Болезнь Бехтерева. Ремиссия - страница 2
Сегодня я вспоминаю об этом легко, без ужаса, но в те первые часы меня охватила настоящая паника. Никогда прежде я не испытывал такого безграничного страха. Мы с женой, молодые, красивые, уверенные в своих силах и своих талантах, оказались лицом к лицу с врагом, о котором мы ничего не знали и у которого не было имени. Оказывается, жизнь не подготовила нас к такой ситуации. Мы привыкли только к нормальным проявлениям жизни, а нормальное – это без болезней. Болезни лежали где-то за границей нашего бытия. Возможно, мы относили болезни к категории старческой, поэтому и жили так беззаботно? До старости надо ведь ещё дожить, она казалась чем-то нереальным, чем-то из «другой» жизни…
Но жизнь решила научить нас уму-разуму и показать, что здоровье – это очень важно, может быть, – важнее всего… Жестокий урок. Беспощадный. В те минуты я, конечно, не размышлял в этой плоскости, меня не интересовали уроки судьбы, мне хотелось, чтобы кошмар прекратился. Я никогда не предполагал, что боль может быть столь изнуряющей. Боль издевалась надо мной. Она впивалась в меня при малейшей попытке шевельнуться.
Разумеется, я решил, что к утру всё пройдёт само собой. Уверен был в этом, потому что в жизни не может быть так много боли и такой «несправедливости». А это ведь была несправедливость: меня, молодого и талантливого, привыкшего бегать и прыгать, приколотили к кровати. Без предупреждения. Без предварительных переговоров…
Так мне казалось.
Но предупреждения-то были. Прихрамывание и колющая боль в ягодице. Я даже пытался расспрашивать у врачей.
Кто же виноват?
Сейчас я точно знаю, что виновата моя беспечность и моя необразованность. Поймите правильно: я окончил МГИМО, был не только экономистом-международником, но и военным переводчиком, знал превосходно два языка, затем поступил в Институт кинематографии, где обучился профессии режиссёра документальных фильмов. И всё же я вынужден признать, что был необразован. Только моя болезнь начала понемногу разворачивать меня лицом к другим знаниям, возможно, более важным, чем всё то, чему меня учили в двух институтах. Очень медленно и с огромным опозданием я начал постигать науку здоровья…
Жизнь – это движение. Я допустил безответственно, бросив спорт. Я превратил письменный стол в моё главное жизненное пространство и тем самым позволил крохотной неприятности, засевшей где-то в спине, вырасти в настоящую катастрофу. Подобно ядерному взрыву болезнь смела все мои дела, испепелила мои привычки, уничтожила все прежние ценности, оставив одно – беспомощность и страдание. Мало кто способен понять, что это такое – неподвижно лежать день за днём, уставившись в потолок. Я был не в состоянии даже чихнуть из-за того, что боль пресекала любое мышечное усилие. В те дни высморкаться было для меня непосильной задачей – всё равно что сдвинуть с места товарный поезд.

[Исходные данные]
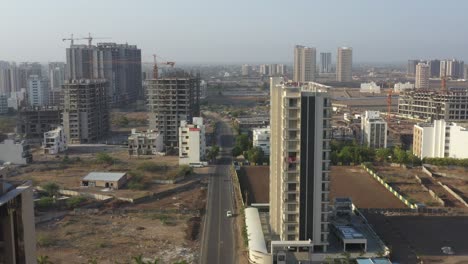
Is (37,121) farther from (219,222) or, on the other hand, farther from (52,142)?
(219,222)

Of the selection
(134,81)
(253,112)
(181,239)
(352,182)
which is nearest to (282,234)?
(181,239)

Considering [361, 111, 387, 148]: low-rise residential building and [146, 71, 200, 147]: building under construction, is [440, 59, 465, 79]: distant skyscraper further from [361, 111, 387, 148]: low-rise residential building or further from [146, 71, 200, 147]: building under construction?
[146, 71, 200, 147]: building under construction

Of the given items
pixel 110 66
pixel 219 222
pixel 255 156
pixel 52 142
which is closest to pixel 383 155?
pixel 255 156

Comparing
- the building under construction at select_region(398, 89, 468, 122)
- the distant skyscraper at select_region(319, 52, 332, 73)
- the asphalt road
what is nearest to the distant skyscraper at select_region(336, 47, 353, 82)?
the distant skyscraper at select_region(319, 52, 332, 73)

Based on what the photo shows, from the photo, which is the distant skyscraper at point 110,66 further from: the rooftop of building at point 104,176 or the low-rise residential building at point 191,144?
the rooftop of building at point 104,176

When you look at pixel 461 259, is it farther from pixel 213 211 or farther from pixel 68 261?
pixel 68 261
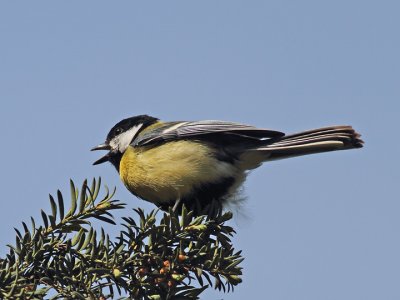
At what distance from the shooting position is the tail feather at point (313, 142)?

[Задание] Перепечатайте без изменений отрывок из текста о болезни Бехтерева, начиная со слов «Разумеется, я решил, что» и заканчивая словами «Так мне казалось.».

[Результат выполнения]
Разумеется, я решил, что к утру всё пройдёт само собой. Уверен был в этом, потому что в жизни не может быть так много боли и такой «несправедливости». А это ведь была несправедливость: меня, молодого и талантливого, привыкшего бегать и прыгать, приколотили к кровати. Без предупреждения. Без предварительных переговоров…
Так мне казалось.